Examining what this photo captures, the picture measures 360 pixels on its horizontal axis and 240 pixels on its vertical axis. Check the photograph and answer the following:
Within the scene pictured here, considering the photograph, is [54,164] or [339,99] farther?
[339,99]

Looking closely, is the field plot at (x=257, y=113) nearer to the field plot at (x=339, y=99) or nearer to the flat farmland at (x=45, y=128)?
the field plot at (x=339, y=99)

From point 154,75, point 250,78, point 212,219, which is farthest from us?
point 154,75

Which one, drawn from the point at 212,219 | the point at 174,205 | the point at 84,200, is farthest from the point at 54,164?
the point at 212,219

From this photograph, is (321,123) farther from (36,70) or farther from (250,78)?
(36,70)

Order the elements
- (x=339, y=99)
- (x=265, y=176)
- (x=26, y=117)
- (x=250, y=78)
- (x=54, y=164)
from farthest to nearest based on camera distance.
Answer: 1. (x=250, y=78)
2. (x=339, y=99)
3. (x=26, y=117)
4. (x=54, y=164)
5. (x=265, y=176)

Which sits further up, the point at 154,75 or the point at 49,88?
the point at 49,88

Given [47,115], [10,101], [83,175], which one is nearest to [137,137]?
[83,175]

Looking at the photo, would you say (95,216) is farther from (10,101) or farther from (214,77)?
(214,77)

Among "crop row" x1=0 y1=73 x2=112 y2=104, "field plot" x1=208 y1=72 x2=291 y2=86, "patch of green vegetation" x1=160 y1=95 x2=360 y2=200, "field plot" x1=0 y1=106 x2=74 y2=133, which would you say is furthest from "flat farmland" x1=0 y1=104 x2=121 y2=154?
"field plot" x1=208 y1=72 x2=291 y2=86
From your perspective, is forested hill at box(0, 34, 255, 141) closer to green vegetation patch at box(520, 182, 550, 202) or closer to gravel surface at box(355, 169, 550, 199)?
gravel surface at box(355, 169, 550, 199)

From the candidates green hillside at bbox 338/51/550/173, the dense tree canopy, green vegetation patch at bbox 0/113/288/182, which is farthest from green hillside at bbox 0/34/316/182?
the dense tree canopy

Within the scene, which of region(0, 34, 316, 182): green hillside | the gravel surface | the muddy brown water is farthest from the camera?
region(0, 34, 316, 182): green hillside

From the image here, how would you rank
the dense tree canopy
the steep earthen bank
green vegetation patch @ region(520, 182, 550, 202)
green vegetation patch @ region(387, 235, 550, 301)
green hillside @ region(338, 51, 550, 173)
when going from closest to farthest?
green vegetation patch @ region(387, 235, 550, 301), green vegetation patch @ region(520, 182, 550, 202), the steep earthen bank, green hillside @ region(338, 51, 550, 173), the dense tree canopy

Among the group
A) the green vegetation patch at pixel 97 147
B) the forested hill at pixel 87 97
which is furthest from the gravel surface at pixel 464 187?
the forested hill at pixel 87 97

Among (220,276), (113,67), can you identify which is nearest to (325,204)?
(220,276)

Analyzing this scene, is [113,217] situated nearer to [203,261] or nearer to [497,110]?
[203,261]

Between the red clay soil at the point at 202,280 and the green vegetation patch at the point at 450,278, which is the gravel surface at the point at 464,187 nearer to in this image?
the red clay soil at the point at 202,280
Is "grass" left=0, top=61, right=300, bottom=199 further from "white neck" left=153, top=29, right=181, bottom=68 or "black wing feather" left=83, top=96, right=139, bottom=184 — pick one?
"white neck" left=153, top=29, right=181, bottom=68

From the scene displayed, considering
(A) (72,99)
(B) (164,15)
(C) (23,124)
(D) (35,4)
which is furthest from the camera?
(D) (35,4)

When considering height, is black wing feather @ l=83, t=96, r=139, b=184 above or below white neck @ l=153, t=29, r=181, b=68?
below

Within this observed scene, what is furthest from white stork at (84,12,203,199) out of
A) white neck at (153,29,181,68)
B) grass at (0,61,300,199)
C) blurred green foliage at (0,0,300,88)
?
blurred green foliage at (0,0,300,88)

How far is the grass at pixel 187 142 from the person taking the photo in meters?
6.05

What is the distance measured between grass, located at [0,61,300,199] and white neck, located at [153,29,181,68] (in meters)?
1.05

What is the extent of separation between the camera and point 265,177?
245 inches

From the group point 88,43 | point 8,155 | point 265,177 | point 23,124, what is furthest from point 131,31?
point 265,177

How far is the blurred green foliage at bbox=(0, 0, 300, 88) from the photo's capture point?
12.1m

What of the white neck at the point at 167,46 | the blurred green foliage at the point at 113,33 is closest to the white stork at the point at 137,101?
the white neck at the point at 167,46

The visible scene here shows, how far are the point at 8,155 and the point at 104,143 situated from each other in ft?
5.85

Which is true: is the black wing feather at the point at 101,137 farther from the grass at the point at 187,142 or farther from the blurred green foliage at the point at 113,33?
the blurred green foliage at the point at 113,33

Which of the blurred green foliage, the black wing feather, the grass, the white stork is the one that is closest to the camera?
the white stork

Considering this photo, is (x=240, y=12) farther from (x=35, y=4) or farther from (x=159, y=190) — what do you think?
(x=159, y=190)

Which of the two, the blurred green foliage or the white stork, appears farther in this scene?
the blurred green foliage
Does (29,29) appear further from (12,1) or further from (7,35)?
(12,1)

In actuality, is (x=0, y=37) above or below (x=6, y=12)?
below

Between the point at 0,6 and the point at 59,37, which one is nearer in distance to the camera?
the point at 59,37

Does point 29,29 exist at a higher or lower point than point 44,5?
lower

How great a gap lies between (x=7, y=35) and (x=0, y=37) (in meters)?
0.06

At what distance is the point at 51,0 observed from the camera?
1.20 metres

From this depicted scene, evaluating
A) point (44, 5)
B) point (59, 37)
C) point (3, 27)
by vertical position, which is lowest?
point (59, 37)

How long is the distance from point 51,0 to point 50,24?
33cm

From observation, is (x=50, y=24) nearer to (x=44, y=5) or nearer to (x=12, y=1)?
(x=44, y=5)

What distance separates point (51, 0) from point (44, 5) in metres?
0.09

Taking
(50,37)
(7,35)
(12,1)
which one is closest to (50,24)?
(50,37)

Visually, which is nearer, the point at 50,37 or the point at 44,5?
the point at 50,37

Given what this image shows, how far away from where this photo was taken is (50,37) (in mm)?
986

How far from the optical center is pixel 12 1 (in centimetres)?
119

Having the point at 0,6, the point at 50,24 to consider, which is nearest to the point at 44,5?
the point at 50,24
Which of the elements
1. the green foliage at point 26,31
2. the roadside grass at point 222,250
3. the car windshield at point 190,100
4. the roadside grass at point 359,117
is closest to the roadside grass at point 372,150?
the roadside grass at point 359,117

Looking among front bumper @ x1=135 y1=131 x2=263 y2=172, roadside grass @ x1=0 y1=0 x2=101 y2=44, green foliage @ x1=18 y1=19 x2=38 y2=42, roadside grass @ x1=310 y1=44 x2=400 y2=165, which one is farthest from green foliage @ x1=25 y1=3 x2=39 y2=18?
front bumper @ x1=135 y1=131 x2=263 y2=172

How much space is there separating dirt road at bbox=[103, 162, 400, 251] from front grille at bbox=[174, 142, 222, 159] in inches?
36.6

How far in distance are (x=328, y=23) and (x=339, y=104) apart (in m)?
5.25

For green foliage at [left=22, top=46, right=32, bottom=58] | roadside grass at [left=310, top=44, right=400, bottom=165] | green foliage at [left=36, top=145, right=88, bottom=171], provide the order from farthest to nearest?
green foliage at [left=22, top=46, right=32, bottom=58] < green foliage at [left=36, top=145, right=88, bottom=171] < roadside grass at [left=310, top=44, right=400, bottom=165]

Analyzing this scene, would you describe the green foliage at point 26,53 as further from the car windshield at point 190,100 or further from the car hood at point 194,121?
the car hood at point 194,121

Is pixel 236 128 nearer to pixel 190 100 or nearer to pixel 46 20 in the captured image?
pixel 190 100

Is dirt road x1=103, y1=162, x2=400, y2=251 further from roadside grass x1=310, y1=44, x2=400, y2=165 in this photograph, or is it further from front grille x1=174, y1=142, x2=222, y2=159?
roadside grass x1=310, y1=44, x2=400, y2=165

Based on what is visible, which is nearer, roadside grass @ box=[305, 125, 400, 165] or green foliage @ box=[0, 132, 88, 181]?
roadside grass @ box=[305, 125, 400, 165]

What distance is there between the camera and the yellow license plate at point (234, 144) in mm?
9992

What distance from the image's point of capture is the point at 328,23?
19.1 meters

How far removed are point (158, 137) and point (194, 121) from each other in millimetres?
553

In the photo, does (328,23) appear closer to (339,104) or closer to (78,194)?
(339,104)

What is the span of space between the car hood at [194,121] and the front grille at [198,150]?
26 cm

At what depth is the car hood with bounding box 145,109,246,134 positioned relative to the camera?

-- -- --

> [STATED PROBLEM] Reproduce the material above word for word, from its first line through the line containing "5. (x=265, y=176)", and include both of those lines.

> [REPLY TO THE TASK]
Examining what this photo captures, the picture measures 360 pixels on its horizontal axis and 240 pixels on its vertical axis. Check the photograph and answer the following:
Within the scene pictured here, considering the photograph, is [54,164] or [339,99] farther?
[339,99]

Looking closely, is the field plot at (x=257, y=113) nearer to the field plot at (x=339, y=99) or nearer to the flat farmland at (x=45, y=128)?
the field plot at (x=339, y=99)

From point 154,75, point 250,78, point 212,219, which is farthest from us?
point 154,75

Which one, drawn from the point at 212,219 | the point at 174,205 | the point at 84,200, is farthest from the point at 54,164?
the point at 212,219

From this photograph, is (321,123) farther from (36,70) or farther from (250,78)?
(36,70)

Order the elements
- (x=339, y=99)
- (x=265, y=176)
- (x=26, y=117)
- (x=250, y=78)
- (x=54, y=164)
from farthest to nearest based on camera distance.
Answer: 1. (x=250, y=78)
2. (x=339, y=99)
3. (x=26, y=117)
4. (x=54, y=164)
5. (x=265, y=176)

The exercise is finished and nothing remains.